Comes down to choosing the right words and examples in story or blog form to explain myself.  Instead of saying, Replacement Therapy, I will simplify by saying: “Replacement.   Substitutes.  Alternative.”  And remind myself this is my blog and my body and in my man-cave a world of my own making, based on the thoughts within.  As if early morning invites eggless-everything and breakfast scrambles include new ingredients, and much different than during the time of my youth, which was in my case, The 1950’s.  The Dark Ages.


 

And here I am.  2016 and in 15 days or less, will be voting for a new set of leaders in the community where I live, and in the nation, a new President of the United States will be selected by a voting process that on the surface, seems appropriate and done with fairness.  15 days and all those things that seemed to be nipping at my heels, and setting up the conditions for my general well-being, that in October of 2016, culminated in a major sickness and condition of not-being-well, and barely functioning for me. 

 


Nice to report, it is but 3 weeks later and I am getting use to the idea that all this external activity around me, did contribute to the very condition:  Not feeling well.  Really sick.  And now I am in recovery.  Each day and I find myself feeling better.  Well enough to sit and blog.

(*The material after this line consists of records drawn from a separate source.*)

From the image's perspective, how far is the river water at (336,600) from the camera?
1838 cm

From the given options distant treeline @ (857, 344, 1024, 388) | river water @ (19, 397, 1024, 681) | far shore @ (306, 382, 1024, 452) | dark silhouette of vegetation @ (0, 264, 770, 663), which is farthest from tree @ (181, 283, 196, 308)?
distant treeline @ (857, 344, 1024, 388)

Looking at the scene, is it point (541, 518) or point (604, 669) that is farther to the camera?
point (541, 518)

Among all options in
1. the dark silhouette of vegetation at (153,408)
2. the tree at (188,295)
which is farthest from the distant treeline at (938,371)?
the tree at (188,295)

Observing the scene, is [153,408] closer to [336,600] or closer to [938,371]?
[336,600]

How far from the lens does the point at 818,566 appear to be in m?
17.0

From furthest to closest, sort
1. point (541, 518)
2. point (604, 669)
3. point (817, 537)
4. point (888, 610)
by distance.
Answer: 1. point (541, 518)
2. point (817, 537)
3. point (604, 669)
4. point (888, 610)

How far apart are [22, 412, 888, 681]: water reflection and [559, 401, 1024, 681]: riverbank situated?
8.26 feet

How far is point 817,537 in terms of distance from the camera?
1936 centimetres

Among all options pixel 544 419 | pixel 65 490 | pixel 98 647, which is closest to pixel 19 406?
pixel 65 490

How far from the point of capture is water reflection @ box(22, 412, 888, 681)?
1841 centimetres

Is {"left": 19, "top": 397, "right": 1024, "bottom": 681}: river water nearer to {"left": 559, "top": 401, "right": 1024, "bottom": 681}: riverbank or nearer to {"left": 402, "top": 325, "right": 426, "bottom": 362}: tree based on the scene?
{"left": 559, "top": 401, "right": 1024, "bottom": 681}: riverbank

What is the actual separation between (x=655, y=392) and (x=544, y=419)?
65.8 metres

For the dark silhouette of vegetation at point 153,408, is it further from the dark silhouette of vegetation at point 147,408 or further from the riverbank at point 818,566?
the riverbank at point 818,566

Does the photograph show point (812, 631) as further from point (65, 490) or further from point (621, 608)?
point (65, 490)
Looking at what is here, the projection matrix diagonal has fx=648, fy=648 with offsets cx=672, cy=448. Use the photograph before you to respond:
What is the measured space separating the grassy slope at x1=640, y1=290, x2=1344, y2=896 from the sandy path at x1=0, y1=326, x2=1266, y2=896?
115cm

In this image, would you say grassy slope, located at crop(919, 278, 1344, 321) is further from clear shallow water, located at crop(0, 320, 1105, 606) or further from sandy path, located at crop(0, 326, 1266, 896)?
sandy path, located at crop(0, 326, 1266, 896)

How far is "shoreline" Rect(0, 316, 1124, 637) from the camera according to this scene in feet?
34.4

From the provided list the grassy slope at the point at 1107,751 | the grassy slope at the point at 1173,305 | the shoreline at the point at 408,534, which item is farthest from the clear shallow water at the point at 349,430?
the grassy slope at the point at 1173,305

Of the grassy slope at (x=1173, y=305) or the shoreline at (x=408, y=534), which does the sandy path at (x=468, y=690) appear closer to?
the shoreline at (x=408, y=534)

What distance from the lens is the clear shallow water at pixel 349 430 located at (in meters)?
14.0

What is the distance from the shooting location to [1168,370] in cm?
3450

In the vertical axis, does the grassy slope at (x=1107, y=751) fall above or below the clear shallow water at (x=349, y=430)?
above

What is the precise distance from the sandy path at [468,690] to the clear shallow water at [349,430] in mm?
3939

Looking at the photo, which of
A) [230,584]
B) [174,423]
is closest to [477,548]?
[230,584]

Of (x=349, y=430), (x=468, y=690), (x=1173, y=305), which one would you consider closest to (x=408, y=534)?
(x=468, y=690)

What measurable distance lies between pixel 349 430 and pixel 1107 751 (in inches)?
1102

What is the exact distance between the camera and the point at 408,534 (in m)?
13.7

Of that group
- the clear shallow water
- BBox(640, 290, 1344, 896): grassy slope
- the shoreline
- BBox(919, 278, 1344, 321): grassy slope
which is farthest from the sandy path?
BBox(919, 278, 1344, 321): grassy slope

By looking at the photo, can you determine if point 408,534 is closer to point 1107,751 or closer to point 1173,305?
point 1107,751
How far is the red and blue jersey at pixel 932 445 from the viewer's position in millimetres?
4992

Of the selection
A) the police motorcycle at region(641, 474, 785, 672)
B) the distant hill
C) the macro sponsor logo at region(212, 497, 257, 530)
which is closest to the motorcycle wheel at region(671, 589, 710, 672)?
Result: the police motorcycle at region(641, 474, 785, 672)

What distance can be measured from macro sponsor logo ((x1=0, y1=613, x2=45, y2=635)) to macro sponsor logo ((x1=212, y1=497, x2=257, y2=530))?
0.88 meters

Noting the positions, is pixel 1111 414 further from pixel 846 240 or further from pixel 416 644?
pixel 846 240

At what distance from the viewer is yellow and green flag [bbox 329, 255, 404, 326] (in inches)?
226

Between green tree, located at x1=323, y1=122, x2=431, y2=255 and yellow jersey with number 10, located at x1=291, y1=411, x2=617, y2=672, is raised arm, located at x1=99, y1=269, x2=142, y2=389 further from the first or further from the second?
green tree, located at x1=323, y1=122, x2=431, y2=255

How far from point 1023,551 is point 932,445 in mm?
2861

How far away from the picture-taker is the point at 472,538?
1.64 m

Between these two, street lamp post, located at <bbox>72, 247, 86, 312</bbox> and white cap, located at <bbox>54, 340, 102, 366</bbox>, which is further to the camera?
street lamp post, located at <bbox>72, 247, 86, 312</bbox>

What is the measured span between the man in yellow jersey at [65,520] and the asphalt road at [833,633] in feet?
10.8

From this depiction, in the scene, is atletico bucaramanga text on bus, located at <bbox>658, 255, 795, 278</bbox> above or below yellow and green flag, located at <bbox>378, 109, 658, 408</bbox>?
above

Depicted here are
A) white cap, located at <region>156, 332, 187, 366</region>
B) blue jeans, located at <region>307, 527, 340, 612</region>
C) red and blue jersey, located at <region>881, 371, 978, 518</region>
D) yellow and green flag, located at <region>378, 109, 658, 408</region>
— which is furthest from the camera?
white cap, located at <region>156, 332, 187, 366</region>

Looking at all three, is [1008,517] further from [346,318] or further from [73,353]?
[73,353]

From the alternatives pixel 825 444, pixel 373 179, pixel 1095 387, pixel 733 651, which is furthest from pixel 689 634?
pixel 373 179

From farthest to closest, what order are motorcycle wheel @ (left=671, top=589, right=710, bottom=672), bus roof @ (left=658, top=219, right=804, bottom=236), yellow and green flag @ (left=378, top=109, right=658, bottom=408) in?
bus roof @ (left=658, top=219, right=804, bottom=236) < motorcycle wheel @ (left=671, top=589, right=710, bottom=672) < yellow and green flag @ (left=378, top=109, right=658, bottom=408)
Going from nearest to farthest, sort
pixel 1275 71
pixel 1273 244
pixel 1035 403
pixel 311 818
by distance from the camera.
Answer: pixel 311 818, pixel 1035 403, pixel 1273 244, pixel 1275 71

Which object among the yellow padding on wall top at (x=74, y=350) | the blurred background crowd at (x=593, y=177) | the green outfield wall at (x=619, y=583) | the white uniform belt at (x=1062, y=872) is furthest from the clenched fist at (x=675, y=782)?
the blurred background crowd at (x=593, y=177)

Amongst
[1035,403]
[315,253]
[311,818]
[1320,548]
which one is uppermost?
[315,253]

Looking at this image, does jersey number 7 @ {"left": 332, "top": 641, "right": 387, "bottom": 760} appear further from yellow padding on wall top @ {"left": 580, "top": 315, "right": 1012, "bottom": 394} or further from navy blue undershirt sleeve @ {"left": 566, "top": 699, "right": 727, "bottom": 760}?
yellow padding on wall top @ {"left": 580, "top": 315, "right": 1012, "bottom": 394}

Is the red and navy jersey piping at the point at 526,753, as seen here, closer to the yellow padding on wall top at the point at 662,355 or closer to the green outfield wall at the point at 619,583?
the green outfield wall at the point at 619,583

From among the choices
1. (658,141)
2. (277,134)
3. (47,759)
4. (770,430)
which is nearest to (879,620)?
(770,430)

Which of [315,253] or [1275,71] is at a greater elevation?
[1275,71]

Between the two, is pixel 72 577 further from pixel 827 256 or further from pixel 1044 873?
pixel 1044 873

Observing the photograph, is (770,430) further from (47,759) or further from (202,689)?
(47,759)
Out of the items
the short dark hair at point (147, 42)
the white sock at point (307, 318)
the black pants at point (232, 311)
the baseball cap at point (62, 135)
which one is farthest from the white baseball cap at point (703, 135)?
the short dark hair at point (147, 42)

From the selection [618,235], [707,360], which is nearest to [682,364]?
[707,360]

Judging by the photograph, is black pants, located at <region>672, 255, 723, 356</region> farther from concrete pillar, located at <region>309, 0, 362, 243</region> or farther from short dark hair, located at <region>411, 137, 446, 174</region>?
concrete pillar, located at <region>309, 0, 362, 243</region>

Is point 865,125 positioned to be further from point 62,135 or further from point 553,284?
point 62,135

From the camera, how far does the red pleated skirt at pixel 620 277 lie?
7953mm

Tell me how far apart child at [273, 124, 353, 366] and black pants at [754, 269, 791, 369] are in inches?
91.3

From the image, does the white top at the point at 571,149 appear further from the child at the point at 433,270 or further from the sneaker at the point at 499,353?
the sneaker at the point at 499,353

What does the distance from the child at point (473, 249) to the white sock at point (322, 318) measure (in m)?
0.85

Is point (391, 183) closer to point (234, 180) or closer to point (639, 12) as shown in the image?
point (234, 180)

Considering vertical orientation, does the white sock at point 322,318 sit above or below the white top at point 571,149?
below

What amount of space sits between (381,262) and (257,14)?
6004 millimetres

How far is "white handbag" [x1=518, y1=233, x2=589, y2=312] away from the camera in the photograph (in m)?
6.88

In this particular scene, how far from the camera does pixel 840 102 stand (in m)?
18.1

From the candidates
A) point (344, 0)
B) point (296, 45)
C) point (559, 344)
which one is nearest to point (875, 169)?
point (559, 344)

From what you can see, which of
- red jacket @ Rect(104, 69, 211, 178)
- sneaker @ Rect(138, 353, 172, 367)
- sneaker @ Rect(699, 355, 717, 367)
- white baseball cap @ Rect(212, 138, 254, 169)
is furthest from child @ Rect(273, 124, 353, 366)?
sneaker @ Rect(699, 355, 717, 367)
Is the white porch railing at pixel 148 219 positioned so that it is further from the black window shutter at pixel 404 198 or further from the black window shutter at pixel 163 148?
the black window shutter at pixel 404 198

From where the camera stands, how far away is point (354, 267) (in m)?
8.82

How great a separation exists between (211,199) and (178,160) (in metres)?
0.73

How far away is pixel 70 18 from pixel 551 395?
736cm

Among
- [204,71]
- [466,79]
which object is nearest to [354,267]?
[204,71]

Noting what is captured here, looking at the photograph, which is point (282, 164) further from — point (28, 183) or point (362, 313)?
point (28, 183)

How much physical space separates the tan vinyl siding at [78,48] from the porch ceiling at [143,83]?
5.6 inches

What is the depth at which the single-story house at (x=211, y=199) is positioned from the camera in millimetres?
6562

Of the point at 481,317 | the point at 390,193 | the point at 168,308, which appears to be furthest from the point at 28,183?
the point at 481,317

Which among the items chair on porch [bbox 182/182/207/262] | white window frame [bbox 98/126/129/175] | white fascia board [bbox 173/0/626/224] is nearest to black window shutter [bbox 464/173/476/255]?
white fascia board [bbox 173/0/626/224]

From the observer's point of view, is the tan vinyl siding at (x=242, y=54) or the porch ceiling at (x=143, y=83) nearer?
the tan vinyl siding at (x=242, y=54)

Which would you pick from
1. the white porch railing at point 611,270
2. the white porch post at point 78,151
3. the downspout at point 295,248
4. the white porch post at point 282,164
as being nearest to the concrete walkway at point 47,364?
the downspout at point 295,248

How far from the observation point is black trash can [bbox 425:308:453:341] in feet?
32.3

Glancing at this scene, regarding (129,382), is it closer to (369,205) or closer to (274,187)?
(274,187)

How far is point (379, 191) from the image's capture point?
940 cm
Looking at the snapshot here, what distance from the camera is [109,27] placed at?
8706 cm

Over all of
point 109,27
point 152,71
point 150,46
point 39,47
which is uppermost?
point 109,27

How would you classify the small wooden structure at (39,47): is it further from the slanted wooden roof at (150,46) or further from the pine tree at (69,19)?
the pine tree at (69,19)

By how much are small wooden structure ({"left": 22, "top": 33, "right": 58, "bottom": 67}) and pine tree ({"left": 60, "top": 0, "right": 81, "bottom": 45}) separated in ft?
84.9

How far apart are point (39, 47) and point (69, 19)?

Not saying that life for me is a basket full of peaches and cherries, but  can say, “Regardless Of my personal involvement with Walking Pneumonia and just making due, my life and situation is improving and I can see a positive outcome, for all that has occurred.”   In reflection I can see back 3 years or more, and put things in its proper place.  The people around me have contributed to the way I feel, and the sickness recently experienced.  Not in a position to take this issue  or my findings to court, and prove in official terms that none of this has been for my betterment.   


 


Rather, I have settled on an alternative course of action.  Will go vote on November 8th or sooner, if I do it by mail.  Will let my vote speak for me.  And then I am done.  3 years of effort of the part of others to influence me, and I can say without hesitation, “I am still me.  Your years of media influence did reach me, but in the end I blocked it out.  Found a better way to deal with this Replacement and substitute and alternative world you put in front of me.  I survived.”

 


And it pleases me that indeed, this is true for me.  I am still here.  Ignoring you.  And soon it will be over.  Elections and big money influence and persuasion reaching down to get me in your camp.  And in the end, I am still me.  Doing what is good for me.  Like blogging.  Airing my opinion in a folksy way.  Home spun.  Man-Cave practical.  And now I’m done.  Its time to get on with things that are about me.  Eating.  Sleeping.  Quality of Life.  Find something that works for me, and ignore the media-driven advice and opinions of others.  Be Local.  Think Wide.

 


But then realize it is no fun being degraded or made sick by the presence and influence of others, not you.  Replacement of the generational flock and let youth and middle age have their way.  Enjoy where I am today.  Retired.  Out of Circulation.  Equally misunderstood and replaced.  But in the end, its Replacement Therapy that keeps me in my place and helps me cope with the changing ways and times of the world I find myself in.  America and 2016.  And it pleases me to say, “I was sick.  But now I am in recovery and doing quite well, considering the past 3 years and how it contributed to the condition, my condition was in.”